Information about data analyst roles is often confusing and misleading because of recruiters or talent hunters who aren’t sure of what or who they need. Because C-level executives have knee-jerk reactions to dirty data, an analyst is brought in to “fix it.” A messy CRM? A database full of obsolete, incoherent data? Lots of data but no one to make sense of it? Let’s hire a data analyst! Although an analyst can help with these problems, you shouldn’t hire one for these jobs, and neither should they be expected to do the dirty work.
Instead of simple cleaning and prep, analysts are best deployed in these four key areas.
Creating Data Quality Rules and Frameworks
An analyst must have the power to create new processes, implement policies and bring on board new tools that can enable the organization to manage its data and ensure its quality. For instance, say the analyst figures out that 80 percent of errors happen at the point of data entry. They might solve this problem by training employees, setting up data entry protocols, creating governance rules and installing other procedures to minimize errors.
Lead the Company to a Truly Data-Driven Mindset
This term is quite a buzzword these days, but you don’t become data-driven by hoarding data or by pulling random reports willy-nilly as you go. A truly data-driven organization has a process for storing, managing, and using all its data. You should value quality over quantity, efficiency over traditionalism, and real success over fancy notions. For instance, using automation over ETL tools increases efficiency. Ensuring data is accurate and usable helps you achieve better targeted marketing goals than investing in cloud storage that does nothing to improve your data usability. Your data analyst/solution architect/engineer is the best person to help you achieve this goal.

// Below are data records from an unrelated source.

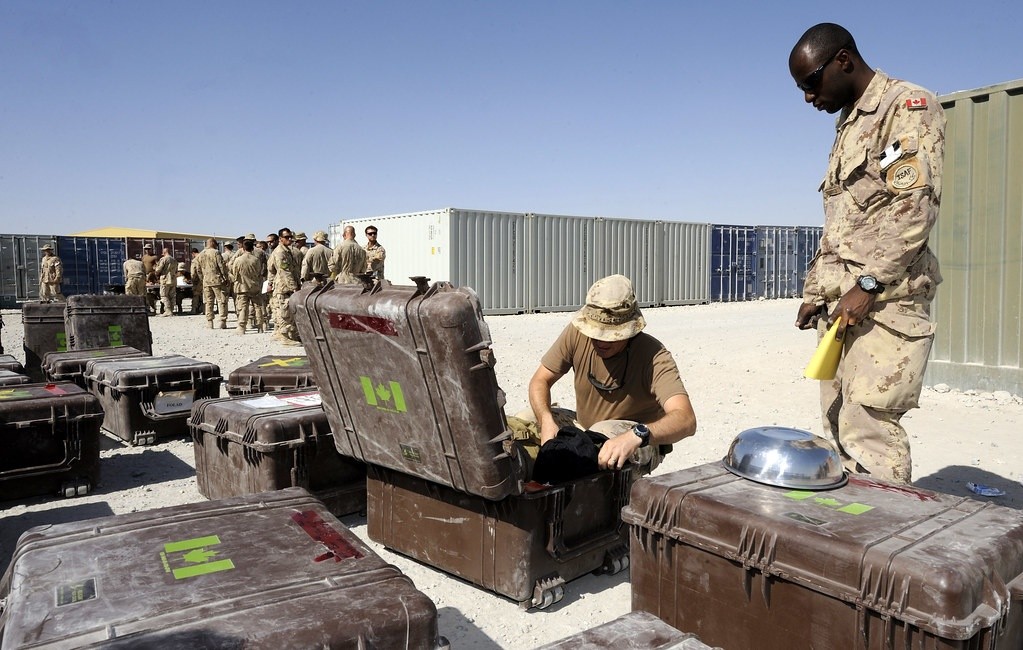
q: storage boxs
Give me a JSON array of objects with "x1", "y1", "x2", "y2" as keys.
[{"x1": 0, "y1": 83, "x2": 1023, "y2": 650}]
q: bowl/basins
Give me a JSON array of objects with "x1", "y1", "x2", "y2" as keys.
[{"x1": 722, "y1": 426, "x2": 849, "y2": 490}]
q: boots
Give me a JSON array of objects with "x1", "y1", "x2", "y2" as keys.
[
  {"x1": 257, "y1": 324, "x2": 263, "y2": 333},
  {"x1": 207, "y1": 320, "x2": 213, "y2": 329},
  {"x1": 264, "y1": 318, "x2": 270, "y2": 330},
  {"x1": 160, "y1": 308, "x2": 172, "y2": 317},
  {"x1": 251, "y1": 319, "x2": 256, "y2": 328},
  {"x1": 220, "y1": 320, "x2": 226, "y2": 328},
  {"x1": 236, "y1": 325, "x2": 245, "y2": 335},
  {"x1": 188, "y1": 307, "x2": 196, "y2": 315},
  {"x1": 277, "y1": 333, "x2": 302, "y2": 346}
]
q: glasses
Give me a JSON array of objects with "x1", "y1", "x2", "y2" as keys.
[
  {"x1": 796, "y1": 44, "x2": 846, "y2": 92},
  {"x1": 267, "y1": 239, "x2": 276, "y2": 243},
  {"x1": 367, "y1": 232, "x2": 377, "y2": 235},
  {"x1": 281, "y1": 235, "x2": 293, "y2": 239},
  {"x1": 587, "y1": 345, "x2": 629, "y2": 392}
]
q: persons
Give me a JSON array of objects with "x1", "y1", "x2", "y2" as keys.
[
  {"x1": 141, "y1": 243, "x2": 166, "y2": 313},
  {"x1": 191, "y1": 226, "x2": 385, "y2": 347},
  {"x1": 515, "y1": 274, "x2": 696, "y2": 481},
  {"x1": 155, "y1": 247, "x2": 178, "y2": 317},
  {"x1": 38, "y1": 243, "x2": 65, "y2": 302},
  {"x1": 123, "y1": 256, "x2": 147, "y2": 296},
  {"x1": 788, "y1": 22, "x2": 947, "y2": 488}
]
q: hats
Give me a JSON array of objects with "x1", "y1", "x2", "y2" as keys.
[
  {"x1": 244, "y1": 234, "x2": 256, "y2": 240},
  {"x1": 224, "y1": 241, "x2": 235, "y2": 246},
  {"x1": 322, "y1": 233, "x2": 329, "y2": 242},
  {"x1": 40, "y1": 244, "x2": 54, "y2": 250},
  {"x1": 296, "y1": 233, "x2": 307, "y2": 240},
  {"x1": 143, "y1": 244, "x2": 153, "y2": 249},
  {"x1": 313, "y1": 231, "x2": 326, "y2": 242},
  {"x1": 570, "y1": 275, "x2": 646, "y2": 343}
]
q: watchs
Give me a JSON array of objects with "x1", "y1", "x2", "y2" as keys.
[
  {"x1": 857, "y1": 275, "x2": 885, "y2": 294},
  {"x1": 631, "y1": 424, "x2": 650, "y2": 448}
]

Be a Crucial Part of M&As and Migration Projects
Planning a merger or a migration? You need an experienced data analyst before and after the process to ensure that your organization’s most valuable asset — data — is safely transferred, ensuring that context and quality doesn’t vanish during the process.
Taming the Chaos of Big Data Projects
Any company that can afford to do so is investing in big data. It’s the next big thing. But little do companies know that big data is a nightmare for data-quality professionals. Imagine getting social media data, firmographic, demographic, psychographic data on a million people. Imagine the chaos you’ll be facing with inconsistent data (people using nicknames instead of actual names), duplicates, obsolete information and a dozen other problems. It’s here that your team of data analysts with their sharp analysis skills will be required to help organize, use and make sense of this chaos.
Does this sound sexy now? If it does, it’s exactly what an analyst’s role is supposed to be.
Let me keep the conclusion short. If you want to drive into a data-driven future with confidence, equip your analyst with the best systems, processes and tools to get the job done. This way, they can flip the equation to 80 percent analysis, 20 percent cleaning, and we can finally get better clickbait articles.